To take a few examples: London has implemented congestion pricing of roadways by zone; Paris has reduced the total number of parking spaces in the city, and has actually increased sidewalk space and built separated bike lanes by removing lanes from major boulevards.

New York City recently debated congestion pricing on the London model. The RAND Corporation has determined that the only realistic policies for congestion reduction in Los Angeles are road pricing and higher parking fees. San Francisco is pioneering a high-tech pilot program that will let parking meters charge a true market rate, based on hourly variations in demand (from $0.25 to $6) at individual meters in a given neighborhood.

If a parking system actually did that -- let the true market cost of public curbside parking vary with demand -- then, as parking researcher and guru Donald Shoup argues, you would considerably reduce congestion, as well as the frustration of circling for a parking spot at ungodly hours in ungodly conditions. You could then channel the revenue, through neighborhood parking benefit districts, to projects in the district area, or to related public goods such as a modernized transportation system in Chicago.

The latter prospect, however, is entirely lost in the Morgan Stanley privatization deal. What could be a long-term revenue generator for a city in budgetary crisis and with an enormous backlog of deferred public transportation maintenance has been traded for a one-time fix in operating revenue.

And it leaves one of the most powerful of transportation planning tools -- parking policy -- in the hands of a privately held company that specializes in parking garages. Is anyone at LAZ Parking, in which Morgan Stanley has an equity stake, thinking about Shoup's parking benefit districts? Will they be monitoring San Francisco's experiment with a spot market in street parking?
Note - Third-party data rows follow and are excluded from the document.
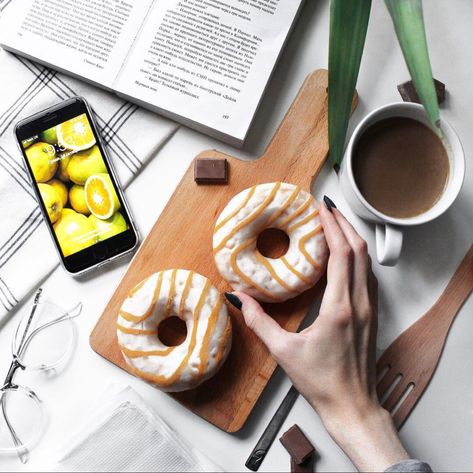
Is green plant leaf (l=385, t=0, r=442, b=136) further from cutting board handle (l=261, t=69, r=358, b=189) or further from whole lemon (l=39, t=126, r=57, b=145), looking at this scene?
whole lemon (l=39, t=126, r=57, b=145)

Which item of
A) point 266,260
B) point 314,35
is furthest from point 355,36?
point 266,260

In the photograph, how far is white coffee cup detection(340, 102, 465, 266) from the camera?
748 mm

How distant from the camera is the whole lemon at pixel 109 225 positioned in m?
0.86

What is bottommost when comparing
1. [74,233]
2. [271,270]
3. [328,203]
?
[74,233]

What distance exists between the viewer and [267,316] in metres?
0.79

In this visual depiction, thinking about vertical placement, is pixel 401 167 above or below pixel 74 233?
above

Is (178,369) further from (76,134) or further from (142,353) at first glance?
(76,134)

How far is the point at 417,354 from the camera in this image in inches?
33.8

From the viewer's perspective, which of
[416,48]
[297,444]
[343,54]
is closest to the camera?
[416,48]

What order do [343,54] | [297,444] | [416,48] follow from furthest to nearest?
[297,444] → [343,54] → [416,48]

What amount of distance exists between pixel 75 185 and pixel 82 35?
0.23 meters

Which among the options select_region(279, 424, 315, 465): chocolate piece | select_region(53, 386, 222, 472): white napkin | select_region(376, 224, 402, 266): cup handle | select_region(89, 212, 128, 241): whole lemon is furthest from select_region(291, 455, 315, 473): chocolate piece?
select_region(89, 212, 128, 241): whole lemon

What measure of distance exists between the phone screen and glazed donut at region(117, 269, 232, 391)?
126 millimetres

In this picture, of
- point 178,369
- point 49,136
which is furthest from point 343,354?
point 49,136
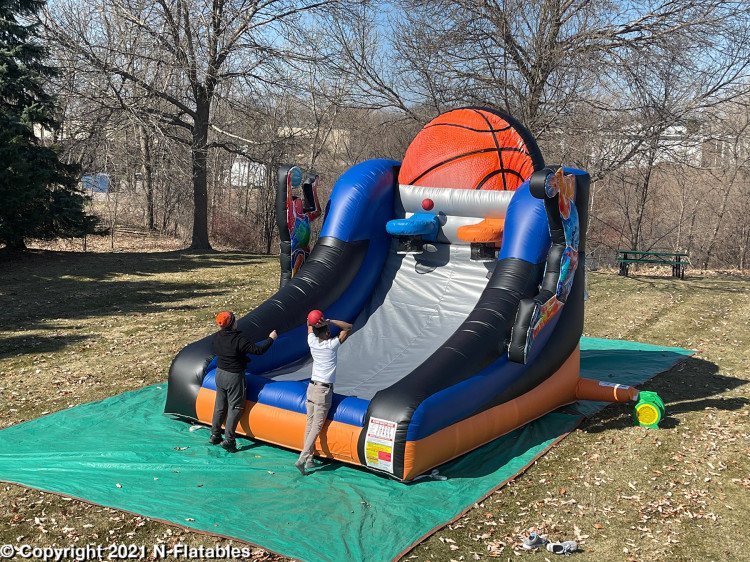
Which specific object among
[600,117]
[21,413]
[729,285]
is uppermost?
[600,117]

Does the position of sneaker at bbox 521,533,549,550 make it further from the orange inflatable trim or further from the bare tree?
the bare tree

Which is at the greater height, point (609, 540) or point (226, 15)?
point (226, 15)

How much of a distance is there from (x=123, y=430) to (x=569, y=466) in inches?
176

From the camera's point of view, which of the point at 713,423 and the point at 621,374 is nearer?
the point at 713,423

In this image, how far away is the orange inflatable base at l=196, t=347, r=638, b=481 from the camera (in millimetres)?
6410

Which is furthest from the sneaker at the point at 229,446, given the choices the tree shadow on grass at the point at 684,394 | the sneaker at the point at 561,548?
the tree shadow on grass at the point at 684,394

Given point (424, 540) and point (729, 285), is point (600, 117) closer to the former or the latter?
point (729, 285)

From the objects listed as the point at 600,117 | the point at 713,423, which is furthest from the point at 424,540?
the point at 600,117

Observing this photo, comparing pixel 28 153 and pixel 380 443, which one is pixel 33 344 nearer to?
pixel 380 443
It's not clear, but there could be some positives. The fact that Chicago's meters will be owned in part by Morgan Stanley, the former investment bank that has since become a "financial services company", leads one to speculate that LAZ Parking may, at some point in the future, be taken public.

There would be every reason, prior to any IPO, for fully modernizing Chicago's street metering. This could go far beyond the contracted promise of non-cash metering by 2011, to include the San Francisco model of a block-by-block spot market in parking.
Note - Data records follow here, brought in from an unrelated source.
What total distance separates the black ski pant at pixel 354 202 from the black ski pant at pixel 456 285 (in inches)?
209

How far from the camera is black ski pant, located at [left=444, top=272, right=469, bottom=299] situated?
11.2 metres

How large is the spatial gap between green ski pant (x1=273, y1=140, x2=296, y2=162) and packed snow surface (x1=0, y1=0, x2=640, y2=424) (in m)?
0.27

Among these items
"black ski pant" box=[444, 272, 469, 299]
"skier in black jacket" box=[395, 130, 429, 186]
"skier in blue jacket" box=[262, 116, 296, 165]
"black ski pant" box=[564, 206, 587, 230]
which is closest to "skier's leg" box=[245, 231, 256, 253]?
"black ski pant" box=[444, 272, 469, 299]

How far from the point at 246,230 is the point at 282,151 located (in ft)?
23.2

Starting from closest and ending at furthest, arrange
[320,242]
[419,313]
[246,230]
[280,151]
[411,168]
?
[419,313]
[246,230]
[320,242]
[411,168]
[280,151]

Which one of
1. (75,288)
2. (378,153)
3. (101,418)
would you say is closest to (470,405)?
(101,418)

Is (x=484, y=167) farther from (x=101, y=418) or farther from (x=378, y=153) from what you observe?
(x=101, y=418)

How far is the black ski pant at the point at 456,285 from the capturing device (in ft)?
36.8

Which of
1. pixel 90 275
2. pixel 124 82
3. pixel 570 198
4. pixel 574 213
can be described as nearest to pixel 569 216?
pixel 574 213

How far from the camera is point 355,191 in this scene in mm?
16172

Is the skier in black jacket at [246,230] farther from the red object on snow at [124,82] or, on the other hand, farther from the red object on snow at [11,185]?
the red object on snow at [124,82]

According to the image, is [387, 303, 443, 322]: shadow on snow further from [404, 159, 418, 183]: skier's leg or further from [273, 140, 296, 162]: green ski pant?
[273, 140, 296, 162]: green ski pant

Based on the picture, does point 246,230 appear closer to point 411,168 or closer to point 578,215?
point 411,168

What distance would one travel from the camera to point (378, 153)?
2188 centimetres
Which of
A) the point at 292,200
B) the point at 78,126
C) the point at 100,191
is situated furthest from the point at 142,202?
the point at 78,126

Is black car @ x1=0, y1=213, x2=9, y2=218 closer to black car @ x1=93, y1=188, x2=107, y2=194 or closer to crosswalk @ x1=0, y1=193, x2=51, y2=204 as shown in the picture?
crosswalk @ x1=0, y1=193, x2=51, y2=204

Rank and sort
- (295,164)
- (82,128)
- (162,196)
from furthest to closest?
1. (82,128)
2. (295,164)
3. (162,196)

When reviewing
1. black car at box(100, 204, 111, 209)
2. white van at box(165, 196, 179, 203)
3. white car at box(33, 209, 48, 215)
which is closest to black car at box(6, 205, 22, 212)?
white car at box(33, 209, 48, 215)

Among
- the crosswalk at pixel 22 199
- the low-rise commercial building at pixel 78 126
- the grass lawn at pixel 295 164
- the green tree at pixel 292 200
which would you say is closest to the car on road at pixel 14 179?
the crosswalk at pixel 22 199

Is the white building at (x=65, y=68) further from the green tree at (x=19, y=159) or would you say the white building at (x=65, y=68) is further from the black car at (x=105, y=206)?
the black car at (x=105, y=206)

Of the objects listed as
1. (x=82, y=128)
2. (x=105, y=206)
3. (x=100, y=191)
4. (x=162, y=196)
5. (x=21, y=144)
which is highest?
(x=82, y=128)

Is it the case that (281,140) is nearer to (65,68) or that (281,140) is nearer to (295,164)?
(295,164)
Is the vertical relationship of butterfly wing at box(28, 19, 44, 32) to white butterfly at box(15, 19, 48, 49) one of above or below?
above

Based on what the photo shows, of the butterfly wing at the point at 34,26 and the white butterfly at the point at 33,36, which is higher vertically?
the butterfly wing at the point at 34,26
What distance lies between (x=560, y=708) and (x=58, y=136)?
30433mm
For Chicago, the benefits would be real but unintended, and the cash benefits more diffuse. Congestion currently costs Chicago commuters approximately $3,000/year, so any congestion reduction resulting from the reform would have the effect of a tax repeal. But the direct revenue benefits from the higher rates themselves would be foregone.

In the City's press release, not a single word mentions transportation, public transit, or any of the innovations in parking charges that are being tested in other areas to deal with these problems.

With long-term higher gas prices likely, and flat property values in suburban regions, people will still need to come and to stay in Chicago. Devising a system of metered parking that adequately prices that demand would be a great boon to the city, in terms of revenue; in terms of freeing up the supply of parking; and in terms of mitigating congestion and the CO2 emissions given off by cars circling for a parking spot.

If the new deal for parking should make anything clear, it is that street parking is not free. It has been massively subsidized for over half a century (Shoup estimates that in 2002 "the subsidy for off-street parking alone was between $127 billion and $374 billion") such that several generations of Americans have grown to maturity believing that street parking is like air or water -- free and plentiful. But, as our economist friends will tell you, there is no such thing as a free lunch.

And in an age of climate change, unstable oil prices and the foreign wars they generate, the unintended consequences of cheap parking are becoming less and less palatable.

There is thus some solace to be taken in the fact that, despite the bad deal that Chicago signed with Morgan Stanley, cheap parking is obviously going the way of cheap oil and cheap credit -- and largely for the better.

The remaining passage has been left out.